Si chiama Futuro e libertà il nuovo gruppo parlamentare che fa riferimento al presidente della camera, Gianfranco Fini, dopo il divorzio da Silvio Berlusconi e l'uscita dal Pdl. Al momento, l'adesione più massiccia è proprio alla camera, dove conta ben 33 aderenti e può dare filo da torcere agli ex colleghi: il Pdl a Montecitorio contava 271 deputati che scendono a 238 dopo la diaspora dei finiani.

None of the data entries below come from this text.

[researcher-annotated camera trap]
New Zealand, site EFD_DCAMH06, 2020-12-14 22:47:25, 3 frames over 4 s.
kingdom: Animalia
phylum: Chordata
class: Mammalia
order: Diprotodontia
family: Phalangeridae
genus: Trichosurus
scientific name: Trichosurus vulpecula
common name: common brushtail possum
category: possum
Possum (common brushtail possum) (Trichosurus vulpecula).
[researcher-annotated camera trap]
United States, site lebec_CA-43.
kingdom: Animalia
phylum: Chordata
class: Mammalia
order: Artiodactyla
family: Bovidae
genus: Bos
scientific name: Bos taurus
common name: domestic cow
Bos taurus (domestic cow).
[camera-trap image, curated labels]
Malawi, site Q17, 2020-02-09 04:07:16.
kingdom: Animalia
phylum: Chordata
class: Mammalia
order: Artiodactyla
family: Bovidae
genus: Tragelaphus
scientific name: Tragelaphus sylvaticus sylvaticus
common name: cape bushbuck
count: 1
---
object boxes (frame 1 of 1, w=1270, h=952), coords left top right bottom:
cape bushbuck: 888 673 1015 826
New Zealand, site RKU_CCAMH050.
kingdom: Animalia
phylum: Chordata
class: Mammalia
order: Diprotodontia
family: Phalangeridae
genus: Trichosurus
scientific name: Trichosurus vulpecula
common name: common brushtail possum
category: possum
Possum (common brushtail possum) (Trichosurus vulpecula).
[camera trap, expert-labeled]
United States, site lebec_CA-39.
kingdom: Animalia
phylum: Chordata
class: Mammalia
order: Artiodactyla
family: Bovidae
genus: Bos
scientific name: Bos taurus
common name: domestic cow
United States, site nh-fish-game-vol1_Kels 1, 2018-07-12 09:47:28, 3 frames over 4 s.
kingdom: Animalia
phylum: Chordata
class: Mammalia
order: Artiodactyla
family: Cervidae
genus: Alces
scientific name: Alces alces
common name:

Considerato che gli alleati della Lega Nord hanno 59 deputati, il rimanente Pdl più la sola Lega Nord non riuscirebbero dunque a raggiungere la maggioranza assoluta a Montecitorio, che è di 316 deputati. Un po' più problematica, per i finiani, invece la situazione al senato dove, a seguito di alcune defezioni, come quella clamorosa del sottosegretario Andrea Augello, si cercano almeno due senatori in soccorso per raggiungere la quota minima di dieci. Andata buca l'operazione con l'Mpa («Si resta nel gruppo misto, poi si vedrà», ha deciso Raffaele Lombardo), si stanno verificando disponibilità di alcuni ex forzisti. Intanto, è aperta la corsa ai capigruppo: Antonio Baldassarri al senato, Giorgio Conte, alla camera. La costituzione dei gruppi è essenziale per la nuova vita politica di Fini che potrà così avere da subito una voce parlamentare autonoma nella maggioranza. Ogni gruppo ha diritto a un proprio rappresentante nella capigruppo, la conferenza che decide gli ordini dei lavori parlamentari, a tempi autonomi negli interventi in aula. E anche a un finanziamento ad hoc. Secondo un calcolo fatto da Italia Oggi, al senato la dote che i finiani si portano dietro, con il minimo di dieci senatori, è di oltre mezzo milioni di euro l'anno: 40.200 i fondi per il funzionamento per i primi dieci componenti, a cui si aggiungono due contributi di quasi 76.000 euro l'uno per i servizi di supporto e poi 5 contributi da 76.000 euro l'uno per il personale. Quasi un milione e mezzo quella invece della camera: il gruppo Pdl intasca un complessivo di 11,6 milioni per 271 componenti. Ogni deputato insomma vale 43 mila euro. Soldi che serviranno a pagare le nuove strutture. Quella dell'ufficio stampa, per esempio. Dove da subito ieri si sono interrotti i flussi comunicativi per conto dei finiani. Ottimi rapporti con tutti, assicurano dal senato, ma «è evidente che non lavoreremo più per loro». La costituzione dei gruppi è stata per molti la prova del nove della fedeltà al presidente. Molte le conferme, quelle del viceministro Adolfo Urso e del ministro Andrea Ronchi per esempio, arrivi nuovi, quello di Egidio Digilio, ex senatore forzista. E alcuni no pesanti. Come quello di Augello. Che, tra i fondatori di Spazio Aperto, il pensatoio dei finiani dialoganti con Berlusconi, ha detto: «Continuerò a lottare per un gruppo unito e più democratico da dentro il Pdl».